## INFORMATION SUPPLIED

━━━━━━━━━━━━━━━━━━━━━━━━━━━━━━

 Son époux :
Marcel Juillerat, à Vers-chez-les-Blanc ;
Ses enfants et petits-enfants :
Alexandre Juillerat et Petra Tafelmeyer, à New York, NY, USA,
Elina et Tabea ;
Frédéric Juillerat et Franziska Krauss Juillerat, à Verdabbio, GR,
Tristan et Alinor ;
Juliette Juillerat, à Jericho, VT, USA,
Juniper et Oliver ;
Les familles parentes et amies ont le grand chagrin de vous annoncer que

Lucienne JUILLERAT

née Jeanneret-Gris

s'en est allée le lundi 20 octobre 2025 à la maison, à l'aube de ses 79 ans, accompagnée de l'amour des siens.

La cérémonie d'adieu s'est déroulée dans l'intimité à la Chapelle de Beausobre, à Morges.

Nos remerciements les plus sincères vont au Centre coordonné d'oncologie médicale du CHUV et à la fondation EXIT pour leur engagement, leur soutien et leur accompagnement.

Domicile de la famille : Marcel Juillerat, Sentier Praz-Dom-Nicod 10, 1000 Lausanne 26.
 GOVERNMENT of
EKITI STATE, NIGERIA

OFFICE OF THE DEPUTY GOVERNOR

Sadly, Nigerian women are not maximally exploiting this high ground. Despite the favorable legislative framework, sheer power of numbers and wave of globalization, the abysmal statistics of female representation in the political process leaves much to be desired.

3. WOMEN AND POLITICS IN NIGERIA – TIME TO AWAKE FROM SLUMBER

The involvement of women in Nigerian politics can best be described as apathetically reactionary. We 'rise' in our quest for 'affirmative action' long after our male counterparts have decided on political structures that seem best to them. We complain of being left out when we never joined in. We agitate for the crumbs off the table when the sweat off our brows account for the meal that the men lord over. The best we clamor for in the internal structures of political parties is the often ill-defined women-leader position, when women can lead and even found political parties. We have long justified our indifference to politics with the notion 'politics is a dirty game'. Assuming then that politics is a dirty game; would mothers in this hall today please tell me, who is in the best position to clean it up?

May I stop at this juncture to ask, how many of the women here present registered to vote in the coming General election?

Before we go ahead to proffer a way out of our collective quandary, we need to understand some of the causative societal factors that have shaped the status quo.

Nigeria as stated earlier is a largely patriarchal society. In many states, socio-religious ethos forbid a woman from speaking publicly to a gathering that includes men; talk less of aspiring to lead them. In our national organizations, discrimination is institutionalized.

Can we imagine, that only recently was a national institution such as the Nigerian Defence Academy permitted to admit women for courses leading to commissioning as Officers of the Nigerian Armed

━━━━━━━━━━━━━━━━━━━━━━━━━━━━━━

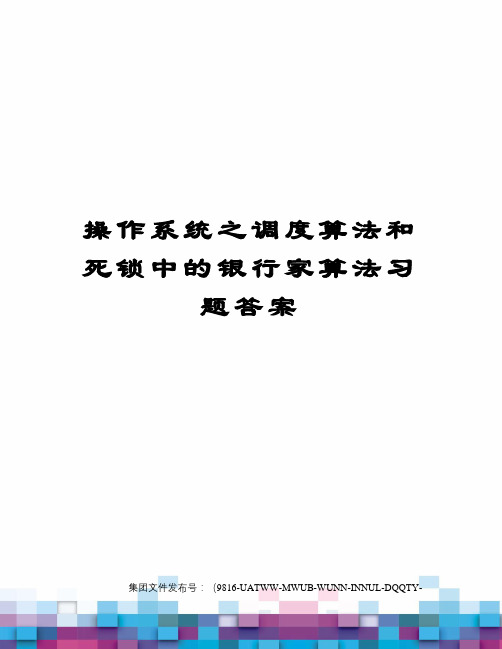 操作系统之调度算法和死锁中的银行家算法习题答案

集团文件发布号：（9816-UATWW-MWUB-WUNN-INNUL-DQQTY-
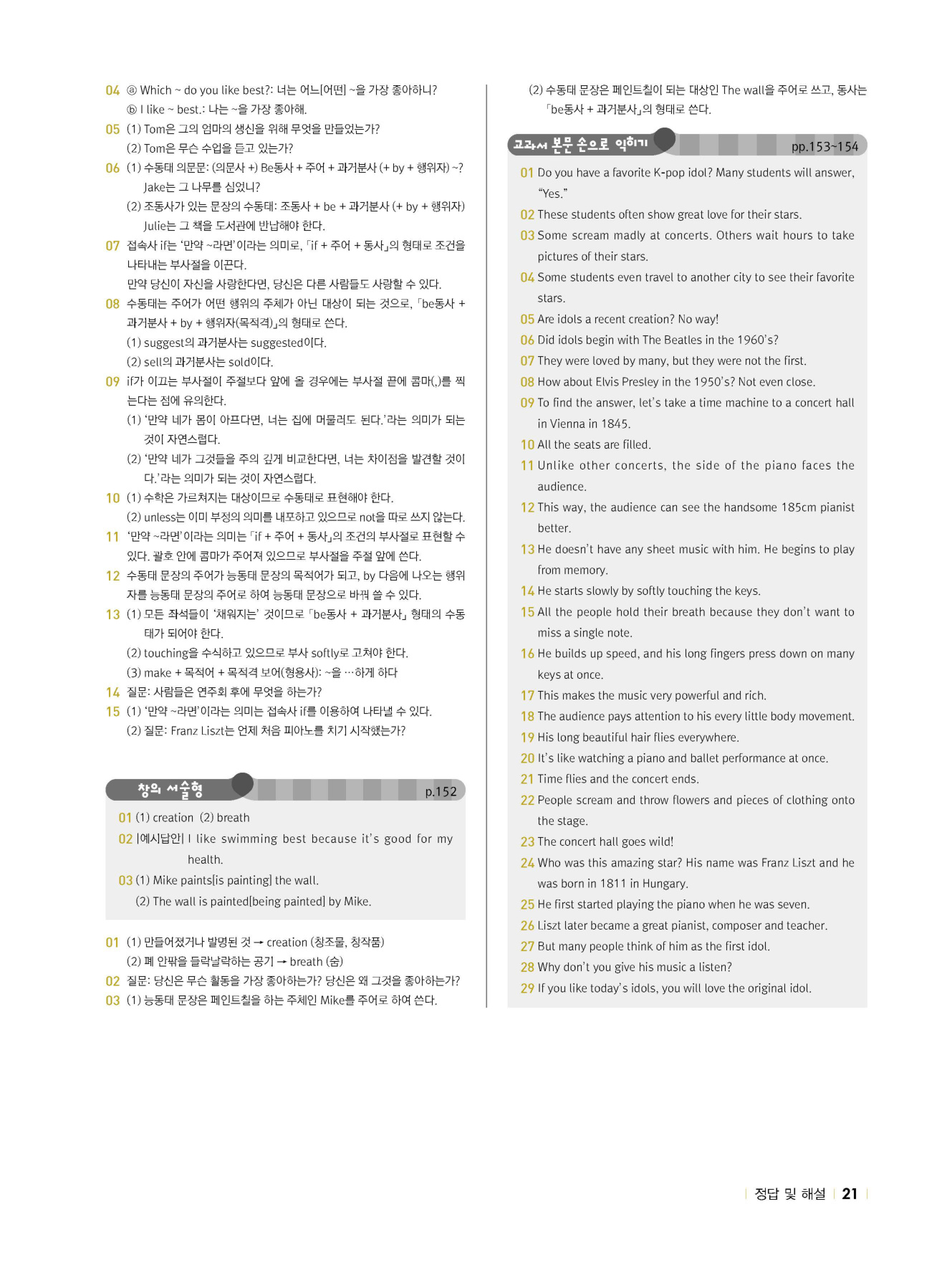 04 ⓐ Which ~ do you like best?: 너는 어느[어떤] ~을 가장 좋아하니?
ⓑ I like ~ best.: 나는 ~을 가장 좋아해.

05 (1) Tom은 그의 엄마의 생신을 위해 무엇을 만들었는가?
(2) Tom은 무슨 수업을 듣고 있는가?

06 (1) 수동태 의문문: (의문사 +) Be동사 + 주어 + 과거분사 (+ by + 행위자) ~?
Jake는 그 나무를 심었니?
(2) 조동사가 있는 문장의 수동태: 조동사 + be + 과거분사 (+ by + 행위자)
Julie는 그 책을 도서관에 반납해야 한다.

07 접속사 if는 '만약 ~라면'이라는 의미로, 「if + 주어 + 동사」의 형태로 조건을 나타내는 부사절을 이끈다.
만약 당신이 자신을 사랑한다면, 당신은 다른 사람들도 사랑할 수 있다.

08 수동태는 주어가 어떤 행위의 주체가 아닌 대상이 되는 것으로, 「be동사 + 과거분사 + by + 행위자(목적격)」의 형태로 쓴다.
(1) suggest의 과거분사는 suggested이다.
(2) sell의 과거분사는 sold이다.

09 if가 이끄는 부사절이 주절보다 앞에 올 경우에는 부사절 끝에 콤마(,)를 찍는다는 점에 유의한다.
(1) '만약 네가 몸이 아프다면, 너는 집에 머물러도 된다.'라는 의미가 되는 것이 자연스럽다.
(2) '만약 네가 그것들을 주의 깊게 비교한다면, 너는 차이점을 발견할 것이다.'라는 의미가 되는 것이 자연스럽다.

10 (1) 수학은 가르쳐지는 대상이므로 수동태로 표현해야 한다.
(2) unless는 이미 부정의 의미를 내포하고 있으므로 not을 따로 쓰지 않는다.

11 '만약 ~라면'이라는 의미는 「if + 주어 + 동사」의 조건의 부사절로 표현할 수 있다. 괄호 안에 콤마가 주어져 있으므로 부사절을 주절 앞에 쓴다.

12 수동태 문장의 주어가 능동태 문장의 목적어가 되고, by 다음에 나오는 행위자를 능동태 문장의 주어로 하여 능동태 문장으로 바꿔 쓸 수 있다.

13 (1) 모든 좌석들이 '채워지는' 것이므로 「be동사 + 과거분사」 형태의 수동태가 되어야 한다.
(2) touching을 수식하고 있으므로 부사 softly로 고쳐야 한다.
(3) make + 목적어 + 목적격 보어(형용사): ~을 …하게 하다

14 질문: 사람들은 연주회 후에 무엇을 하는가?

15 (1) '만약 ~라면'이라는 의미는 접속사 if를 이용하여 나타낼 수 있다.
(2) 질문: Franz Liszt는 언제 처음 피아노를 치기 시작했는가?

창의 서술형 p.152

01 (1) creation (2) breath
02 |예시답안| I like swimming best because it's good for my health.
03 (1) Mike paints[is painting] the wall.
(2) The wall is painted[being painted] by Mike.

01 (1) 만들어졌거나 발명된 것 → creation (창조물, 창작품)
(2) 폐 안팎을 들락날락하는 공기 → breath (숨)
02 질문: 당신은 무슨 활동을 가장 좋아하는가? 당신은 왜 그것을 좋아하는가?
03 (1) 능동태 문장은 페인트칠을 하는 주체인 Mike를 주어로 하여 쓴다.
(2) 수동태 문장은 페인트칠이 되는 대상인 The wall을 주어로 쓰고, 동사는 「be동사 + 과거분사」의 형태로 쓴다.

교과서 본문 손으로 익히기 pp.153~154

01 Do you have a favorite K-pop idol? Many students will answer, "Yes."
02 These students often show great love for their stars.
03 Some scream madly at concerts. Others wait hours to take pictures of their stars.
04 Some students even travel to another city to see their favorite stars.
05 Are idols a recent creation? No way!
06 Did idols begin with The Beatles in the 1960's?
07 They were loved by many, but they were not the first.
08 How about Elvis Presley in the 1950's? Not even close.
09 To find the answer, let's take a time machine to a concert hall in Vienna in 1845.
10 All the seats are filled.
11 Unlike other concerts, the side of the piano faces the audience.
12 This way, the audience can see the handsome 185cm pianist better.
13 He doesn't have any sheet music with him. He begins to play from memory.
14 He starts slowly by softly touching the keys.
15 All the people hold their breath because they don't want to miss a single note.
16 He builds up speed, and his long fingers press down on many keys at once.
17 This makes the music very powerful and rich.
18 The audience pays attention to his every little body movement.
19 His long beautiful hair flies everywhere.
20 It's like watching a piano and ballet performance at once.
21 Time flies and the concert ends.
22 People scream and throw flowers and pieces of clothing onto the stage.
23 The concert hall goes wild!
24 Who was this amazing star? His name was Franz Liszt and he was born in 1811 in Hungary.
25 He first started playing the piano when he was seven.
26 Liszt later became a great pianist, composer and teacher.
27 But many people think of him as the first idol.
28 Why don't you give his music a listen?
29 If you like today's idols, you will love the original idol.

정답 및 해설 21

━━━━━━━━━━━━━━━━━━━━━━━━━━━━━━

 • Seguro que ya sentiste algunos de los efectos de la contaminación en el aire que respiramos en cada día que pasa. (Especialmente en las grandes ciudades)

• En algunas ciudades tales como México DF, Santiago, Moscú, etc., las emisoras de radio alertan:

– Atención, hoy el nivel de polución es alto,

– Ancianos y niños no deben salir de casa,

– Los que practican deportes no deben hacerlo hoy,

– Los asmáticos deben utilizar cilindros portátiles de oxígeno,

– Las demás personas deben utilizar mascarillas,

━━━━━━━━━━━━━━━━━━━━━━━━━━━━━━

Using the entries above, output exactly the lines between the line holding "(2) Tom은 무슨 수업을 듣고 있는가?" and the line holding "03 (1) Mike paints[is painting] the wall.", end lines included, and nothing more.

(2) Tom은 무슨 수업을 듣고 있는가?

06 (1) 수동태 의문문: (의문사 +) Be동사 + 주어 + 과거분사 (+ by + 행위자) ~?
Jake는 그 나무를 심었니?
(2) 조동사가 있는 문장의 수동태: 조동사 + be + 과거분사 (+ by + 행위자)
Julie는 그 책을 도서관에 반납해야 한다.

07 접속사 if는 '만약 ~라면'이라는 의미로, 「if + 주어 + 동사」의 형태로 조건을 나타내는 부사절을 이끈다.
만약 당신이 자신을 사랑한다면, 당신은 다른 사람들도 사랑할 수 있다.

08 수동태는 주어가 어떤 행위의 주체가 아닌 대상이 되는 것으로, 「be동사 + 과거분사 + by + 행위자(목적격)」의 형태로 쓴다.
(1) suggest의 과거분사는 suggested이다.
(2) sell의 과거분사는 sold이다.

09 if가 이끄는 부사절이 주절보다 앞에 올 경우에는 부사절 끝에 콤마(,)를 찍는다는 점에 유의한다.
(1) '만약 네가 몸이 아프다면, 너는 집에 머물러도 된다.'라는 의미가 되는 것이 자연스럽다.
(2) '만약 네가 그것들을 주의 깊게 비교한다면, 너는 차이점을 발견할 것이다.'라는 의미가 되는 것이 자연스럽다.

10 (1) 수학은 가르쳐지는 대상이므로 수동태로 표현해야 한다.
(2) unless는 이미 부정의 의미를 내포하고 있으므로 not을 따로 쓰지 않는다.

11 '만약 ~라면'이라는 의미는 「if + 주어 + 동사」의 조건의 부사절로 표현할 수 있다. 괄호 안에 콤마가 주어져 있으므로 부사절을 주절 앞에 쓴다.

12 수동태 문장의 주어가 능동태 문장의 목적어가 되고, by 다음에 나오는 행위자를 능동태 문장의 주어로 하여 능동태 문장으로 바꿔 쓸 수 있다.

13 (1) 모든 좌석들이 '채워지는' 것이므로 「be동사 + 과거분사」 형태의 수동태가 되어야 한다.
(2) touching을 수식하고 있으므로 부사 softly로 고쳐야 한다.
(3) make + 목적어 + 목적격 보어(형용사): ~을 …하게 하다

14 질문: 사람들은 연주회 후에 무엇을 하는가?

15 (1) '만약 ~라면'이라는 의미는 접속사 if를 이용하여 나타낼 수 있다.
(2) 질문: Franz Liszt는 언제 처음 피아노를 치기 시작했는가?

창의 서술형 p.152

01 (1) creation (2) breath
02 |예시답안| I like swimming best because it's good for my health.
03 (1) Mike paints[is painting] the wall.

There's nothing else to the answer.